┌─ Extract to read
# Okay...more horse stuff :)



## HoosierShadow (Apr 20, 2010)

I am trying to sort things on my laptop, and just uploaded some pics I took on
Oct 1st from the World Equestrian Games -- Dressage Freestyle.

With Freestyle, the rider has to select their own music, and movements - BUT -they have to do all of the required movements and score is given by music selection, and ease and gracefulness of each movement. Basically you want to look like a statue in the saddle while your horse goes with every command swiftly - without any hesitation.

This was my first time ever photographing an event under the lights. It was one of the highlights of the World Games for me - the arena was sold out, and these were the best Dressage horses in the world.

Fuego XII and Juan Manuel Munoz Diaz from Spain were probably by far the fan favorite of the night. They finished 5th, but again I think if the audience were to vote they would have placed first or second. The crowd booed when they didn't finish better, but still to be in 5th place in the World Games? wow 

I will NEVER grow tired of watching this horse...


















Flying Lead Change 


















The crowds applause after the riders salute caught Fuego by surprise!


















If anyone is interested, here's a video on youtube, I think it's in German <hehe>, but it's the best video I can find. 
This horse was just so exciting...
└─
┌─ Data section
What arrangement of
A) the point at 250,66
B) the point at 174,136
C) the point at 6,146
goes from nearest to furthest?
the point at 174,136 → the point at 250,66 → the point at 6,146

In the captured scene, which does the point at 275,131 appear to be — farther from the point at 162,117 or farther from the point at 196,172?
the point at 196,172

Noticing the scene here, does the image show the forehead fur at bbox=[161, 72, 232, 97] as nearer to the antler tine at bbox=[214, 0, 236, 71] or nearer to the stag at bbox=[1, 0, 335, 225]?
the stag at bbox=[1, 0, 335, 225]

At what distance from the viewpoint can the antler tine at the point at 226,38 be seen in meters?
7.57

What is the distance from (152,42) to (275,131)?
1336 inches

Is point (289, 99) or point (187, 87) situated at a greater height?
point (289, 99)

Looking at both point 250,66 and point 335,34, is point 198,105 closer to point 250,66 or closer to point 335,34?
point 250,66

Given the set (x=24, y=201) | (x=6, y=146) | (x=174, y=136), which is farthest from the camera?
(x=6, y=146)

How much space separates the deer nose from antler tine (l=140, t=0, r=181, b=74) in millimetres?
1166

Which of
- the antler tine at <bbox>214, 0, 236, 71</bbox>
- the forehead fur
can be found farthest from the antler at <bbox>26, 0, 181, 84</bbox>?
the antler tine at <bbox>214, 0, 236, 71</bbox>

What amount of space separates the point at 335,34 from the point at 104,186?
└─
(Exercise instructions):
(a) Write out the dressage post between "This was my" and "watching this horse...", inclusive, substituting "spectators" for "audience".
(b) Pull out every line of the rows that contains the string "forehead", treating uppercase and lowercase as different.
These rows have no connection to the dressage post.

(Results of the tasks):
(a)
This was my first time ever photographing an event under the lights. It was one of the highlights of the World Games for me - the arena was sold out, and these were the best Dressage horses in the world.

Fuego XII and Juan Manuel Munoz Diaz from Spain were probably by far the fan favorite of the night. They finished 5th, but again I think if the spectators were to vote they would have placed first or second. The crowd booed when they didn't finish better, but still to be in 5th place in the World Games? wow 

I will NEVER grow tired of watching this horse...

(b)
Noticing the scene here, does the image show the forehead fur at bbox=[161, 72, 232, 97] as nearer to the antler tine at bbox=[214, 0, 236, 71] or nearer to the stag at bbox=[1, 0, 335, 225]?
- the forehead fur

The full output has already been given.